To the OP. You phrase things in a certain way, and said it doesn't matter if the parts are steel or aluminum. These are clues (wrong or right) that you might be just a dreamer. Still, I think TMM's reply was a little harsh. I can remember back when he was asking equally "dreamer" questions on Josh Putnam's mailing list in the early to mid 90's :D

My (edit, no longer short) answer to your original question:

The rear dropouts: use something off the shelf. it avoids the additional time/steps/skills to make your own and they will work fine on a hardtail. Alternately, make your own, or pay to have them made to your design. those are probably the options. If you really want a high chainstay style dropout, you might be able to cleverly modify a surly disc dropout.

Front: best shot at that is Ceeway's 1.125" plug in (they have them in 2 different offsets even) combined with an old bolt on suspension fork crown that is close enough to the right size for the tubing you pick that you can silver a shim on the tube, or ream the hole, or use a metric tube and adjust the dropout to fit. Depending on the other requirements, the rake might be tough to get right, but it should be possible to get close, and should have the look you are after.

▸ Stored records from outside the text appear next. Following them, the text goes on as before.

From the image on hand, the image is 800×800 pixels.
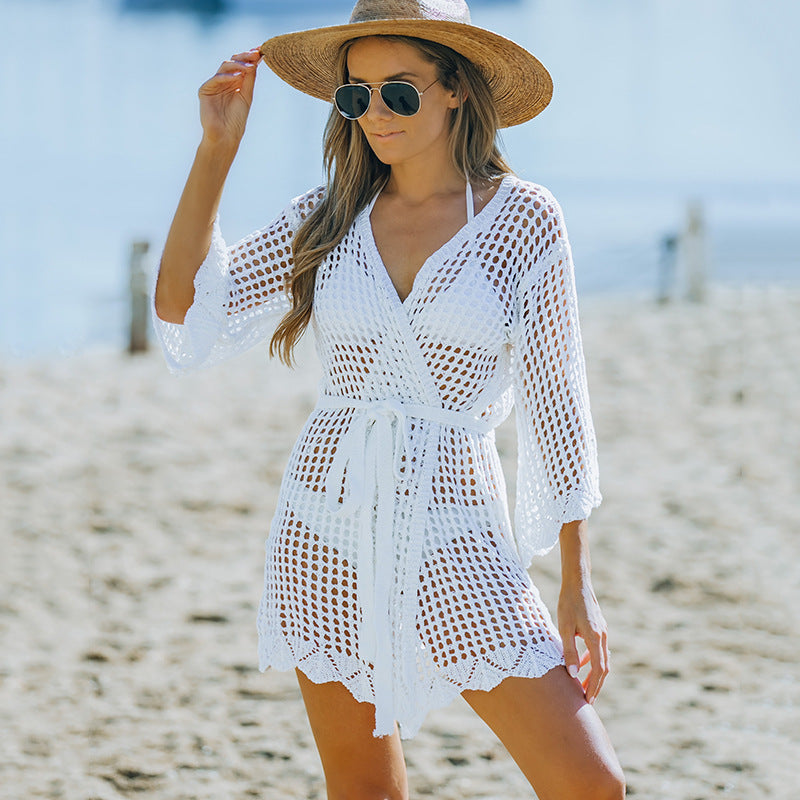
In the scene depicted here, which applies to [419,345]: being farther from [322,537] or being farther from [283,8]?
[283,8]

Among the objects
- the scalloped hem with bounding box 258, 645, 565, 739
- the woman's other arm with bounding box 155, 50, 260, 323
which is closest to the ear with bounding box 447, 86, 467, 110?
the woman's other arm with bounding box 155, 50, 260, 323

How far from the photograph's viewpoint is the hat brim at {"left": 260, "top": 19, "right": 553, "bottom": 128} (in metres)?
2.13

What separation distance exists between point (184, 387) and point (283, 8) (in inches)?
674

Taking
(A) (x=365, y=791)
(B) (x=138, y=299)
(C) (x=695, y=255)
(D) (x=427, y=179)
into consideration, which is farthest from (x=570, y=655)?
(C) (x=695, y=255)

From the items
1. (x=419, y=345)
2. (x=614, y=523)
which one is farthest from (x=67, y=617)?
(x=419, y=345)

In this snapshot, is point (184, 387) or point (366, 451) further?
point (184, 387)

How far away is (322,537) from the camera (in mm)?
2154

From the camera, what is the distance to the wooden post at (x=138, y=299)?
9.71m

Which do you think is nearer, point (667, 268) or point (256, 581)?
point (256, 581)

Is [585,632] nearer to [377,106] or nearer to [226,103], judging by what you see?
[377,106]

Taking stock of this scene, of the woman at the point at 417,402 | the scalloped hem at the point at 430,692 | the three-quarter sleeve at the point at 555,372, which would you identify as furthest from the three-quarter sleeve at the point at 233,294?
the scalloped hem at the point at 430,692

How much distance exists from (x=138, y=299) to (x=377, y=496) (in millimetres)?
8039

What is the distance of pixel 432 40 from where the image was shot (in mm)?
2191

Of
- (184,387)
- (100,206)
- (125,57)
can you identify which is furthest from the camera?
(125,57)
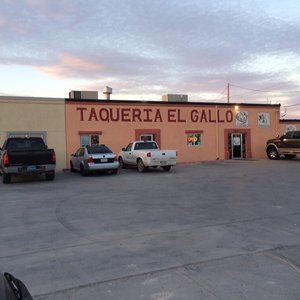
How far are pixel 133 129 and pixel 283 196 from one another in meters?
15.6

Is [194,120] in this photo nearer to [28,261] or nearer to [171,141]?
[171,141]

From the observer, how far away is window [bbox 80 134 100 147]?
2506 cm

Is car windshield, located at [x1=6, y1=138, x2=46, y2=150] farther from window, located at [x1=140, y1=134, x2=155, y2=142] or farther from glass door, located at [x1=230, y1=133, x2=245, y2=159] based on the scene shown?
glass door, located at [x1=230, y1=133, x2=245, y2=159]

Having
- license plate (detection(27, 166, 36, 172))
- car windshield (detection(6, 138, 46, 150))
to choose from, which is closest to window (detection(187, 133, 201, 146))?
car windshield (detection(6, 138, 46, 150))

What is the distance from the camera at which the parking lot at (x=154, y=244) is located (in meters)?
4.81

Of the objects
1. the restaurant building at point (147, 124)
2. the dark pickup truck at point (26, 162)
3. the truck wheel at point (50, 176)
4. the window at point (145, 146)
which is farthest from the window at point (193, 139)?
the dark pickup truck at point (26, 162)

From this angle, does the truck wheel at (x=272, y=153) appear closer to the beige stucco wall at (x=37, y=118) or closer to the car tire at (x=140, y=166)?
the car tire at (x=140, y=166)

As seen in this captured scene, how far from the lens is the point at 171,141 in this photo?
27.6 m

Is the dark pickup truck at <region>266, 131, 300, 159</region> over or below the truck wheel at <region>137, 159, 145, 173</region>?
over

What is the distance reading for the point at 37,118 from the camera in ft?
77.5

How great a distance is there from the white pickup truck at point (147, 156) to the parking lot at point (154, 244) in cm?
761

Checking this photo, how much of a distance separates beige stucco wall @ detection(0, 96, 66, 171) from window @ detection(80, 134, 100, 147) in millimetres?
1220

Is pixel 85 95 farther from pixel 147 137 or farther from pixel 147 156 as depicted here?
pixel 147 156

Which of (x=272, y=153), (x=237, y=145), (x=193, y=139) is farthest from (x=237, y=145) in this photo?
(x=193, y=139)
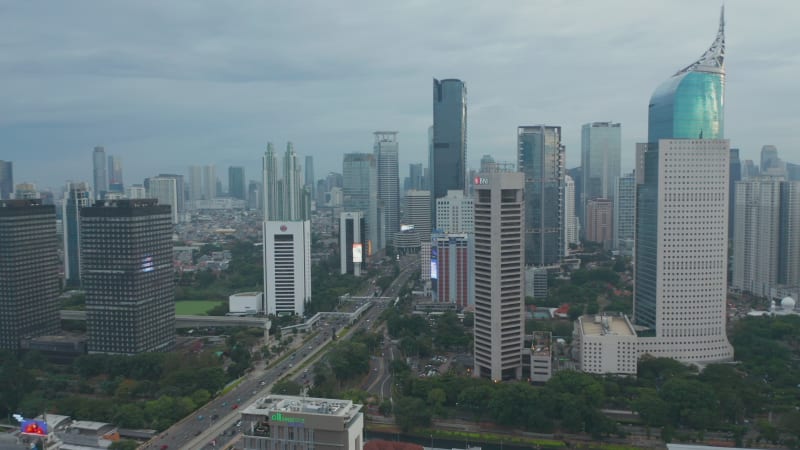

If the integrated disc tab is about fear of failure/safety concerns, fix it by practicing and destructively testing your joining skills/joints, not by sidestepping the problem on one component. If getting the disc tab positioned correctly is the intimidating part, I suggest either using the brake as a jig (avid BB7 with the washers replaced with flat, non misaligning washers is the best bodge fix jig I know of because you can lock the caliper onto the disc without a cable in it), or you can spend some money on one of Anvil's fungshui tools and be sure getting the disc brake tab in the right spot is a breeze. If you balk at the cost of that tool, this hobby isn't for you. I'll say that again! If you balk at the cost of that tool, this hobby isn't for you. If it sounds like I am just being a jerk, think about the effort I just put into this post....
Awsome. All good advice. Does'nt sound like you are being a jerk at all to me.
Thanks for taking the time to write.